Seçilen bölüm ->
::::::::::
07/03/2025 06:00 | Son Güncelleme : 06/11/2025 20:31 | Bike S. Demirkız


Tarih Öncesi Nükleer Savaş: Mitolojiler, Arkeolojik Kanıtlar ve Alternatif Teoriler
ad image
ad image

Tarih Öncesi Nükleer Savaş: Mitolojiler, Arkeolojik Kanıtlar ve Alternatif Teoriler

Picture1-i67ca8a29a01fa.jpgİnsanlık tarihi boyunca büyük savaşlar yaşandı, uygarlıklar yükseldi ve yok oldu. Ancak bazı arkeolojik buluntular ve kadim metinler, tarih öncesi çağlarda nükleer bir savaşın yaşanmış olabileceği ihtimalini akıllara getiriyor. Modern teknolojimizin ancak 20. yüzyılda eriştiği yıkıcı güçlere dair ipuçları, binlerce yıl öncesine dayanan anlatılarda bulunuyor.

1. Arkeolojik Kanıtlar: Yanmış Şehirler ve Radyoaktif Kalıntılar

Mohenjo-Daro’nun Gizemi

Pakistan’da bulunan Mohenjo-Daro ve Harappa, İndus Vadisi Medeniyeti’nin MÖ 2600-MÖ 1900 yılları arasında İndus Vadisi Uygarlığı’nın en önemli şehirlerinden biriydi. Ancak, bu şehir bir anda yok olmuş ve halkı ansızın ölmüş gibi görünmektedir. 

Arkeolojik kazılarda, yüksek ısıya maruz kalmış taşlar ve erimiş seramikler bulunmuştur. Bu bulgular, bazı araştırmacılar tarafından nükleer patlama tezleriyle ilişkilendirilmiştir. Örneğin, Mohenjo-Daro’da yapılan kazılarda, caddelerde yatan iskeletler bulunmuş ve bu iskeletlerde yüksek düzeyde radyoaktivite tespit edilmiştir. Ayrıca, kentte siyah cam kümeleri bulunmuş ve bunların yüksek ısıyla erimiş kil çömlekler olduğu belirlenmiştir.
::::::::::
Kayıtlar ->

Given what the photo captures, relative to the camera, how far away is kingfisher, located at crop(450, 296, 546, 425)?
::::::::::
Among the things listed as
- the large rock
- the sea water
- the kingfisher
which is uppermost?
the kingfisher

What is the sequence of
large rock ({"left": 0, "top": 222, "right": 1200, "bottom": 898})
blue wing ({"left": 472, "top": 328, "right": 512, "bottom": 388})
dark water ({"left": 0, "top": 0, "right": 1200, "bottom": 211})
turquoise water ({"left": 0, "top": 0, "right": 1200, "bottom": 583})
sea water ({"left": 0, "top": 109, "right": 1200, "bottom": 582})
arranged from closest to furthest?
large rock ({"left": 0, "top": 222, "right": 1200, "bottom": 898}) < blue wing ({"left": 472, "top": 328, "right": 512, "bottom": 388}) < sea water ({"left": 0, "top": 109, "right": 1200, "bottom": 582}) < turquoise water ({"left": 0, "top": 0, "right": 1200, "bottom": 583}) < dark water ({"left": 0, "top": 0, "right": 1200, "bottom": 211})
::::::::::
Görev koşulları -> Şu üç ifadenin seçilen bölümle uyuşup uyuşmadığını evet ya da hayır diyerek belirtin ve her birine karar veren sözleri bölümden aynen alıntılayın: (a) Mohenjo-Daro Hindistan'da bulunmaktadır. (b) Mohenjo-Daro kazılarında caddelerde yatan iskeletler bulunmuştur. (c) Kentte bulunan siyah cam kümelerinin yüksek ısıyla erimiş kil çömlekler olduğu belirlenmiştir.

Görev cevabı ->
(a) Hayır: "Pakistan’da bulunan Mohenjo-Daro ve Harappa"
(b) Evet: "Mohenjo-Daro’da yapılan kazılarda, caddelerde yatan iskeletler bulunmuş"
(c) Evet: "bunların yüksek ısıyla erimiş kil çömlekler olduğu belirlenmiştir"